Sri tiba-tiba mati kutu. Dia mematung dan merasa merinding. Otaknya tiba-tiba memutar ulang kejadian semalam di rumah Mbah Samijan. Entah kenapa, wanita itu tiba-tiba tremor tipis-tipis.
"Hey, Rek! Jangan bikin merinding, ah. Mosok dikelonin?" Istri Karmin itu memijat lehernya yang tiba-tiba terasa meremang.
"Iyo, Sri. Ini kan desas-desus dari yang aku dengar-dengar." Halima mengerucutkan bibirnya.
"Wes, pokonya jangan aneh-aneh! Berurusan sama dukun itu tak akan ada untungnya. Pasti merugi!" Halima mewanti-wanti.

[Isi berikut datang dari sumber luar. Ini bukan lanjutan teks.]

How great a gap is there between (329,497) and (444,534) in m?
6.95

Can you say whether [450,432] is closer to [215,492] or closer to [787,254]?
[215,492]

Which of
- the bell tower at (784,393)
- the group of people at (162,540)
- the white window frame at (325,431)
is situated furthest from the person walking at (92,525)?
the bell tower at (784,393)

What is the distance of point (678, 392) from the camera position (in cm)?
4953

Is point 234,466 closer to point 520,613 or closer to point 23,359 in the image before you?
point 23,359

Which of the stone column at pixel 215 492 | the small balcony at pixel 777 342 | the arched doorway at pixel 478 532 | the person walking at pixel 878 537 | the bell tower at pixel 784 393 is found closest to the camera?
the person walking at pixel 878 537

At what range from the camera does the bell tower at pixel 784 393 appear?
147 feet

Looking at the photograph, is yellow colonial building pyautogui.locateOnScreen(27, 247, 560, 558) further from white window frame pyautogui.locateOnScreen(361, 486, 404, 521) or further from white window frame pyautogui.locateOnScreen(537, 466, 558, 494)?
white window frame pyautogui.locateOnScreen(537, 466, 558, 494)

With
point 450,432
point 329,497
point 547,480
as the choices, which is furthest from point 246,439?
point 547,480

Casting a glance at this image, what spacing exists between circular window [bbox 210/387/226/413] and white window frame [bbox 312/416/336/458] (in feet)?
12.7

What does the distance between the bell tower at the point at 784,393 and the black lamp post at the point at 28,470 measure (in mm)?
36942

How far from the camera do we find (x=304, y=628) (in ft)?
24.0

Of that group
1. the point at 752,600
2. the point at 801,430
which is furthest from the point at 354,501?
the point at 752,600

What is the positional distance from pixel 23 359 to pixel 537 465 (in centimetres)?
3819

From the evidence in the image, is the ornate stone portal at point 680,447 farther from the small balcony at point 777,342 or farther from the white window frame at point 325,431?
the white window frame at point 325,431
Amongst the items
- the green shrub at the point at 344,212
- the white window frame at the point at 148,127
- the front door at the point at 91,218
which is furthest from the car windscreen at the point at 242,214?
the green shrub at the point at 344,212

Sri pun terdiam sesaat. Dia mulai mengingat-ingat bagaimana kejadian ritual kolor dengan dua kali permainan r*nang Karmin di rumah Mbah Samijan yang begitu berbeda.
"Sepertinya ada yang tidak beres nih?" Hati Sri mendesah lelah.

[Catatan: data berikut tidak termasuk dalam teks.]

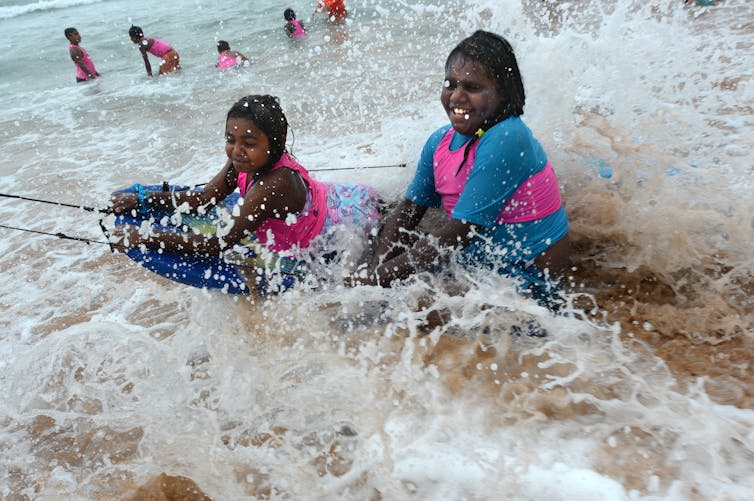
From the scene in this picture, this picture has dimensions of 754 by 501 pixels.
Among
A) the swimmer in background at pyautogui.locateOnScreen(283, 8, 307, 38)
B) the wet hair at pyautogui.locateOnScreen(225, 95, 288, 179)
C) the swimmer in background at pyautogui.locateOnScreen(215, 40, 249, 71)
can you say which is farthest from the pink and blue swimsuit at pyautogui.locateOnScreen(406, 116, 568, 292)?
the swimmer in background at pyautogui.locateOnScreen(283, 8, 307, 38)

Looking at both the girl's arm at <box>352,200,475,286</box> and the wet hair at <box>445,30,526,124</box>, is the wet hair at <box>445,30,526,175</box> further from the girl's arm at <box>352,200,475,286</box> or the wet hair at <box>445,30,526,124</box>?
the girl's arm at <box>352,200,475,286</box>

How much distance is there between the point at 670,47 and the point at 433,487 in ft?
15.6

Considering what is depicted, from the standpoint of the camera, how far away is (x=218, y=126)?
6.77 metres

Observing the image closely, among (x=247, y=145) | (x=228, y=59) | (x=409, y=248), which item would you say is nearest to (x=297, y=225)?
(x=247, y=145)

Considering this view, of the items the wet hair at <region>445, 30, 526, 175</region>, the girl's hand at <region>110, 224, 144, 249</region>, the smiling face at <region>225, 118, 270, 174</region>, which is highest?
the wet hair at <region>445, 30, 526, 175</region>

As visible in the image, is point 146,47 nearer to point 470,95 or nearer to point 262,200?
point 262,200

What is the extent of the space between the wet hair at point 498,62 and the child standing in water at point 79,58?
33.1 feet

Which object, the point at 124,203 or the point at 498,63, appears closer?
the point at 498,63

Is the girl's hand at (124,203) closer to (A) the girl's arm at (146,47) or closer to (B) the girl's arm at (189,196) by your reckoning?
(B) the girl's arm at (189,196)

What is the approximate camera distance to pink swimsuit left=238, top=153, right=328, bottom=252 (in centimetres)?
279

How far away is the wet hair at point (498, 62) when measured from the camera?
2.29m

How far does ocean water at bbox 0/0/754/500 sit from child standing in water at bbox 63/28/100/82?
645 cm

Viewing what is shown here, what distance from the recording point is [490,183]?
2.30m

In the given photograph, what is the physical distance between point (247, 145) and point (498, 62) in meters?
1.25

"Lapo kok bengong, Sri?" Halima memicing.
"Ah, gak. Hanya membayangkan saja, aku sudah geli." Sri terkekeh.
"Membayangkan opo?"
"Membayangkan dicabhuuuli dukun, Rek."
"Lah kamu itu ngapain membayangkan kenthu sama dukun? Kenthu sama Karmin saja lah. Lha wong Karmin selalu siap sedia melayanimu sampai kamu puas dan lelah. Hahaha." Bu RT itu malah tergelak lepas.
Sri hanya manggut-manggut pelan. Tapi di dalam hatinya mulai muncul banyak pertanyaan berdesakan.
"Mas Karmin tidak sedang mengerjaiku, kan?" gumamnya di dalam hati.
"Bagaimana kalau? Aaahhh gak gak gak. Mas Karmin tidak seperti itu!" dengusnya.
Sri mulai berfikir kemana-mana. Dia mulai memiliki ketakutan dan kekhawatiran tersendiri.
"Bagaimana kalau selama ini ternyata ... Ah, aku ini mikir apa sih?" Lagi, Sri mencoba menenangkan hatinya dari pemikiran buruk tentang sang suami.
"Ah, Mas Karmin tidak akan berbuat curang kepadaku, kan?" Berulang kali ia masih nampak bimbang.